The BNF states that melatonin is indicated as:

·      Short-term treatment for Insomnia in adults over 55 for up to 13 weeks

·      Short-term treatment for Jet lag in adults for up to 5 days, and

·      Treatment for Insomnia in patients with learning disabilities and challenging behaviour, although this use is unlicensed and it needs to be initiated under specialist supervision

Cautions for melatonin include autoimmune disease, as exacerbations have been reported occasionally, and susceptibility to seizures, as there is a risk of increased seizure frequency

Reported side effects are, amongst others, arthralgia, increased risk of infection, drowsiness, headaches, and pain

Now, as promised let’s have a look at audit ideas on the use of hypnotics (including Z-drugs) suggested by NICE and that you could use for a Quality Improvement Project in your Practice.

The objectives for the audit would be to assess the appropriateness of use of zolpidem and zopiclone.

The patients to be included in the audit could be, for example, all those for whom zolpidem and zopiclone are prescribed for a suitable period of time, for example, 3–6 months.

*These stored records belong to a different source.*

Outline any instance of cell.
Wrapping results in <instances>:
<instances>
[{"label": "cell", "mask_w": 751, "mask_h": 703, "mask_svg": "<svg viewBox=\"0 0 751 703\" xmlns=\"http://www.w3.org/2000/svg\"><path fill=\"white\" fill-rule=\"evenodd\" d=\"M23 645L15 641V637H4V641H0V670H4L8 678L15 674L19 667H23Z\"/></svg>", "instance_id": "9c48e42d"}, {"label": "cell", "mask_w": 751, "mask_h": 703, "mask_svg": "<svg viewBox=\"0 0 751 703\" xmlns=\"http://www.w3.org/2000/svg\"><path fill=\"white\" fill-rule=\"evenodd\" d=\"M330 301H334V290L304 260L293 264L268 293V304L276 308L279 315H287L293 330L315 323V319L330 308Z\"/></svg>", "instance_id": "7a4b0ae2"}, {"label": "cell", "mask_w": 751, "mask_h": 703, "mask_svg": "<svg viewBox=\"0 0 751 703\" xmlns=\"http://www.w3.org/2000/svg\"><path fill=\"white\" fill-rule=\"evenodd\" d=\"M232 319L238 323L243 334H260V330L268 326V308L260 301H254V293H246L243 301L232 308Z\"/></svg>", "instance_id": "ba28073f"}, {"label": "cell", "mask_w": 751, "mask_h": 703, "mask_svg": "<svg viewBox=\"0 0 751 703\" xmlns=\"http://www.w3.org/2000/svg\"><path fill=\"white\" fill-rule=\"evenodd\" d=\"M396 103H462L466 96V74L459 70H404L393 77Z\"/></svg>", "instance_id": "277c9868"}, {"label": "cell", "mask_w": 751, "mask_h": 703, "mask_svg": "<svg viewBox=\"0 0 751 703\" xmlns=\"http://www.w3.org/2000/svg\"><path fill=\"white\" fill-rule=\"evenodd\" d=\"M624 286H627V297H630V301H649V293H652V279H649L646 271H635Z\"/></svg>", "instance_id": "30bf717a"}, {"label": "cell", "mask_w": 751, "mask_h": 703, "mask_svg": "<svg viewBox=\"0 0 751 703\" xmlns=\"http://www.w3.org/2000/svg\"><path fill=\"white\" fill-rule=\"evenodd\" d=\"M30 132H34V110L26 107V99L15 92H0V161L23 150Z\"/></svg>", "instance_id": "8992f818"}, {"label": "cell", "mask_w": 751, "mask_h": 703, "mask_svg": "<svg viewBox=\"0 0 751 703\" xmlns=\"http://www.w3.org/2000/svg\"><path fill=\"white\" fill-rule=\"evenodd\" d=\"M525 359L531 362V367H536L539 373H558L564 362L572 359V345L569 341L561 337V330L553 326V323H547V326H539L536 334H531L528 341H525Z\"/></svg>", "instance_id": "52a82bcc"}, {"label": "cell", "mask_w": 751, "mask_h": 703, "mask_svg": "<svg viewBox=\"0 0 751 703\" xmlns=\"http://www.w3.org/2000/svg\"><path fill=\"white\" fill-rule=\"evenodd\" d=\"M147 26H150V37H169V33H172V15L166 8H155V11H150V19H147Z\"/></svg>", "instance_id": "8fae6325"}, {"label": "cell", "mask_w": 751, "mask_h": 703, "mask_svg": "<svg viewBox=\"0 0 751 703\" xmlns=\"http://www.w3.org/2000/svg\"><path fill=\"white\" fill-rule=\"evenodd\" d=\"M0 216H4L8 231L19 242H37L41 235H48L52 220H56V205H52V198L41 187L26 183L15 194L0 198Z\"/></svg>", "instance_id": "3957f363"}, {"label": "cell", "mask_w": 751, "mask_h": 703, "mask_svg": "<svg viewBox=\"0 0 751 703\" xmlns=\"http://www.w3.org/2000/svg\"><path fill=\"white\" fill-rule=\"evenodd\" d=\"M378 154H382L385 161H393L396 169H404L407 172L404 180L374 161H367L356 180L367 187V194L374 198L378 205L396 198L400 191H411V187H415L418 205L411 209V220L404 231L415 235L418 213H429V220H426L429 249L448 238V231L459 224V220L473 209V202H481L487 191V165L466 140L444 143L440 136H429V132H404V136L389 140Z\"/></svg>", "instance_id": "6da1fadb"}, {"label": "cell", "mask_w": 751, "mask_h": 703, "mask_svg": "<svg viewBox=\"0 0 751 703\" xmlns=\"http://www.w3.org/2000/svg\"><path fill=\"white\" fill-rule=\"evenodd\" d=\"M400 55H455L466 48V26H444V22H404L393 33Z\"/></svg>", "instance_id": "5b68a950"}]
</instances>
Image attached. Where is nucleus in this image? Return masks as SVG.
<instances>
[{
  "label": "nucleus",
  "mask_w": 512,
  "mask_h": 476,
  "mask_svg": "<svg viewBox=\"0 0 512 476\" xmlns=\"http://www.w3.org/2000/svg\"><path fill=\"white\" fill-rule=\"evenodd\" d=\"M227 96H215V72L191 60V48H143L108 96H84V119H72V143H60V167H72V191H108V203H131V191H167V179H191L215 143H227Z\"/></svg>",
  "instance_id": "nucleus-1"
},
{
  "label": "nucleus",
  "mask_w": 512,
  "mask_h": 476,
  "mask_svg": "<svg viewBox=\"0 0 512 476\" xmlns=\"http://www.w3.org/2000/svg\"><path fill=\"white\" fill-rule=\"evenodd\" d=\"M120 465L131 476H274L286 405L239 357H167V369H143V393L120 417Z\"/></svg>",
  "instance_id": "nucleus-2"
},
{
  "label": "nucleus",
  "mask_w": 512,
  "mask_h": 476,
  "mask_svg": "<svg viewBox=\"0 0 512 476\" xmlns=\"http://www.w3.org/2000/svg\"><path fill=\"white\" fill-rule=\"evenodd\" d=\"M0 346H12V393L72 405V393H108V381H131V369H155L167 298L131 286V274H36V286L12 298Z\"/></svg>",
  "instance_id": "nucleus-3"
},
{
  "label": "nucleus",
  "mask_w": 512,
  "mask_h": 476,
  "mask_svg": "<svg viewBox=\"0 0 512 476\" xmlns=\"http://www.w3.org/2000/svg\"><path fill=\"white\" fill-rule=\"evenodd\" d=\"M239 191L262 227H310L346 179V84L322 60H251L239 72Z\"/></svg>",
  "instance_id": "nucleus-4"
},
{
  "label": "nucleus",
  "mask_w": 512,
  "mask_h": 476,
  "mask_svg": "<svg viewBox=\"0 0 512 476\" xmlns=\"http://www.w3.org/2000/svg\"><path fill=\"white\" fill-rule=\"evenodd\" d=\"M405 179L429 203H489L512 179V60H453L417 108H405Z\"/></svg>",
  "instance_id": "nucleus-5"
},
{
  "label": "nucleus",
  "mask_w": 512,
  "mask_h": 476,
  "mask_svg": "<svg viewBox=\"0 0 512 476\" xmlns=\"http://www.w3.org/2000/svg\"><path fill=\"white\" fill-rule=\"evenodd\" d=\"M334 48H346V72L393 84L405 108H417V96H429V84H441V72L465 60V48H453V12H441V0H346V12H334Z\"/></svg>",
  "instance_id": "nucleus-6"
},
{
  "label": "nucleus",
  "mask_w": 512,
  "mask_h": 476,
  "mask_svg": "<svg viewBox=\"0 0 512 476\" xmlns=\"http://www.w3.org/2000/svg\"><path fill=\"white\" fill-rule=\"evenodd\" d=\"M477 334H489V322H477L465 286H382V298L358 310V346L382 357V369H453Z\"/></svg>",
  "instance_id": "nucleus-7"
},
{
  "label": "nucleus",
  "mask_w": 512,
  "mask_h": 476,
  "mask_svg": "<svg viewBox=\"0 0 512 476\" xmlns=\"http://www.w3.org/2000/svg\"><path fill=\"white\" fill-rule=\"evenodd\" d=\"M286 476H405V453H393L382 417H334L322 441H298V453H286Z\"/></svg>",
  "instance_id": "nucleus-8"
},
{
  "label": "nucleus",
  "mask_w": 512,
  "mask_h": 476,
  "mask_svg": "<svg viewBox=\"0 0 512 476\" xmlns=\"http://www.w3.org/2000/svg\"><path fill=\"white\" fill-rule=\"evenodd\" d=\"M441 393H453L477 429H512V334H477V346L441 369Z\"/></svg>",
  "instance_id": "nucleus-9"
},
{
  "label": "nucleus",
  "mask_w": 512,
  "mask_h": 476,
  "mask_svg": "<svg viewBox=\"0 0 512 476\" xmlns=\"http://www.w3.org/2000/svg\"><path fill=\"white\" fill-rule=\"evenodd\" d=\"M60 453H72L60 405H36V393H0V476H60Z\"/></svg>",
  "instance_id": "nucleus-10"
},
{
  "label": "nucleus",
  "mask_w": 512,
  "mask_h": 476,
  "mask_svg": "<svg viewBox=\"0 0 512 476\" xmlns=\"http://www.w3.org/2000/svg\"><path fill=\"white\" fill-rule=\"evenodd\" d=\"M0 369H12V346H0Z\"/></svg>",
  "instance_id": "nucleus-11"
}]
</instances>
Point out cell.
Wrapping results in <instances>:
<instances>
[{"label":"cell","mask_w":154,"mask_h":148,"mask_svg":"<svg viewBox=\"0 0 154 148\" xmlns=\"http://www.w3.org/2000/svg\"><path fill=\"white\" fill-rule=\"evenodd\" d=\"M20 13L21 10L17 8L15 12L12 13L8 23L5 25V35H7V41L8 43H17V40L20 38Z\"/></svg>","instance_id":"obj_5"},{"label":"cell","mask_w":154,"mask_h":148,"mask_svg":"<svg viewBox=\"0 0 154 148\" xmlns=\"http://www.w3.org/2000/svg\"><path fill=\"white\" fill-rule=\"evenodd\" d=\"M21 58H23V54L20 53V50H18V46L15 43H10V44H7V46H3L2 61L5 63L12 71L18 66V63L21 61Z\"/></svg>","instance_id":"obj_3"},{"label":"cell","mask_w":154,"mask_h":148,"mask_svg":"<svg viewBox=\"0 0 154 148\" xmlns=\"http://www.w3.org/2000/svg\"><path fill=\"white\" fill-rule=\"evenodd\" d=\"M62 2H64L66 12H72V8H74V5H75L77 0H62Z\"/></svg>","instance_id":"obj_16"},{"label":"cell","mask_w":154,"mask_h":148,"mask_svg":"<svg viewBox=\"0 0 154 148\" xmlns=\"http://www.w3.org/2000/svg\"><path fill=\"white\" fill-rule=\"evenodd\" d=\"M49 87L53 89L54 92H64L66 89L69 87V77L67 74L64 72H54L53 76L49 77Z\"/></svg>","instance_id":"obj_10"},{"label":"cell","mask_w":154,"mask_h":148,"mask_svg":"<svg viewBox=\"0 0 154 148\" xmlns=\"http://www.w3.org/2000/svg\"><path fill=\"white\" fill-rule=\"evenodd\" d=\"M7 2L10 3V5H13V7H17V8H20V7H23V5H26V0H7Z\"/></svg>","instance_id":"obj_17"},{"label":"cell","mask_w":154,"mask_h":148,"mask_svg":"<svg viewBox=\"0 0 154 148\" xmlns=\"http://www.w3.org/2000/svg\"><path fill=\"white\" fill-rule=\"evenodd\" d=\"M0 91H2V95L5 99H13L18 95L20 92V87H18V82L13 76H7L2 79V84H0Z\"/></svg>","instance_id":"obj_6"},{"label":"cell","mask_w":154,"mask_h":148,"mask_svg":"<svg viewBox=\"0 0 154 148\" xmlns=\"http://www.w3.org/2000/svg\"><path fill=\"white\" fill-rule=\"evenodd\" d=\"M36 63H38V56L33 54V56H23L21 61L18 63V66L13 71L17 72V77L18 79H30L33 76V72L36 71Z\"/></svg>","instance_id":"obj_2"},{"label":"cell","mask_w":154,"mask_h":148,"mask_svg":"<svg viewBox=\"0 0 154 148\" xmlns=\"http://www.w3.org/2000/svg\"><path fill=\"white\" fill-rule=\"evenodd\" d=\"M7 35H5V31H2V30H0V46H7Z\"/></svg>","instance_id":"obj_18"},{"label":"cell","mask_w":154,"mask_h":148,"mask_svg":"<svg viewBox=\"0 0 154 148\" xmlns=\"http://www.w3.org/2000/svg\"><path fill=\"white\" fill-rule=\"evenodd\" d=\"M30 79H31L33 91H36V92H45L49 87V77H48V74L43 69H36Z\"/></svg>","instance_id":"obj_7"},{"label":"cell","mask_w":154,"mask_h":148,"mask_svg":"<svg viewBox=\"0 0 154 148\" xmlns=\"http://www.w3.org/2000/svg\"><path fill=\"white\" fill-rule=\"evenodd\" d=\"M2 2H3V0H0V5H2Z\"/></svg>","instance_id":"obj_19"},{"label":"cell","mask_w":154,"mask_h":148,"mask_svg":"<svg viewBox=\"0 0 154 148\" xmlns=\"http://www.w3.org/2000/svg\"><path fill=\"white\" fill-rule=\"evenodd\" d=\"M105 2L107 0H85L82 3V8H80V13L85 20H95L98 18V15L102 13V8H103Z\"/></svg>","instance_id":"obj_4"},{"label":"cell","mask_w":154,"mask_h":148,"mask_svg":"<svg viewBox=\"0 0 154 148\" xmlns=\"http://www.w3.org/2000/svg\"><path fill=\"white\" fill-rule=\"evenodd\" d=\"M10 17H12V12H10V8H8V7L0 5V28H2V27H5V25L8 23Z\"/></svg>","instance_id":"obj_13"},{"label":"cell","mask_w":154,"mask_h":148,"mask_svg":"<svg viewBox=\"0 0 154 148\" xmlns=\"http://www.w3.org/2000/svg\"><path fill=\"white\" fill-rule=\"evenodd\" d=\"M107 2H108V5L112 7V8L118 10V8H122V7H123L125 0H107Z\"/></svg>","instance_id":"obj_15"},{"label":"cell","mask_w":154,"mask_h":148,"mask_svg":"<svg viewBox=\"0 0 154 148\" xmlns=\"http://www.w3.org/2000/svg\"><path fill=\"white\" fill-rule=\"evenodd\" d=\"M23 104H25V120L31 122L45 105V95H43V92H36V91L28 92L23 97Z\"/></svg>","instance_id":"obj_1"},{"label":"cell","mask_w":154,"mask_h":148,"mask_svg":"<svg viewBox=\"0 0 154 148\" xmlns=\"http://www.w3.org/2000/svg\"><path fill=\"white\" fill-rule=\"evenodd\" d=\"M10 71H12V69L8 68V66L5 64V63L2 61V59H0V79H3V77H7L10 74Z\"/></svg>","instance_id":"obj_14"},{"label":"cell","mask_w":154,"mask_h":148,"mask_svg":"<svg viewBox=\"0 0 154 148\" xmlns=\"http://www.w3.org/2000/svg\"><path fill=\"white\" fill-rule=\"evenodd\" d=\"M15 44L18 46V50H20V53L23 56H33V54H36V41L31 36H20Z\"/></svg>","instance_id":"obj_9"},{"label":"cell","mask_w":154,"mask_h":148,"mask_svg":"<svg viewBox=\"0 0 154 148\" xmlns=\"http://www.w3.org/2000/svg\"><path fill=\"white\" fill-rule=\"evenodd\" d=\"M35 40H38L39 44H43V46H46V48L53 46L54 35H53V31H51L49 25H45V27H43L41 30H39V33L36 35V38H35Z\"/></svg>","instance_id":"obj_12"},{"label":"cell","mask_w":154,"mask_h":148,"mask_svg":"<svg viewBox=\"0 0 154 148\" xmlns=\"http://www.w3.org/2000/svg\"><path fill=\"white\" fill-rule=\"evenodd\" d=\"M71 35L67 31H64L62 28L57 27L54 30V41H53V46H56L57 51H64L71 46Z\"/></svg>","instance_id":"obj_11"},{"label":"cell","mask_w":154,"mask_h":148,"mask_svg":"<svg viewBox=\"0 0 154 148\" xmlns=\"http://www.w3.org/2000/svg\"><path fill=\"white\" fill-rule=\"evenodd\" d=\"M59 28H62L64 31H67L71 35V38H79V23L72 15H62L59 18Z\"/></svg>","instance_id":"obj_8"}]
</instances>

Possible audit criteria could be the following four:

Criterion 1- Non-pharmacological measures are considered before prescribing:

·      The standard would be 100% of all patients without exception

Criterion 2- When prescribed, hypnotic drug therapy is prescribed for a short period of time only, in strict accordance with the licensed indications:

·      The standard would also be 100% of all patients without exception

Criterion 3- When prescribed, the hypnotic drug with the lowest cost is chosen:

·      The standard would be 100% of all patients with the exception of those who have developed side effects with a cheaper first line agent

Criterion 4- A patient is switched from one hypnotic drug to another:

·     As switching is not recommended, the standard would be 0% of all patients with the exception of those who have developed adverse effects considered to be directly related to a specific agent

Once compliance has been calculated, the Practice can identify whether clinical management can be improved, agree on a plan and repeat the measurement after a period of time to close the audit cycle and to confirm that the desired improvement has been achieved.

And there you have it, a simple project to fulfil your QIP requirements for appraisal.

We have come to the end of this episode. Remember that this is not medical advice and it is only my summary and my interpretation of the guideline. You must always use your clinical judgement.

Thank you for listening and goodbye.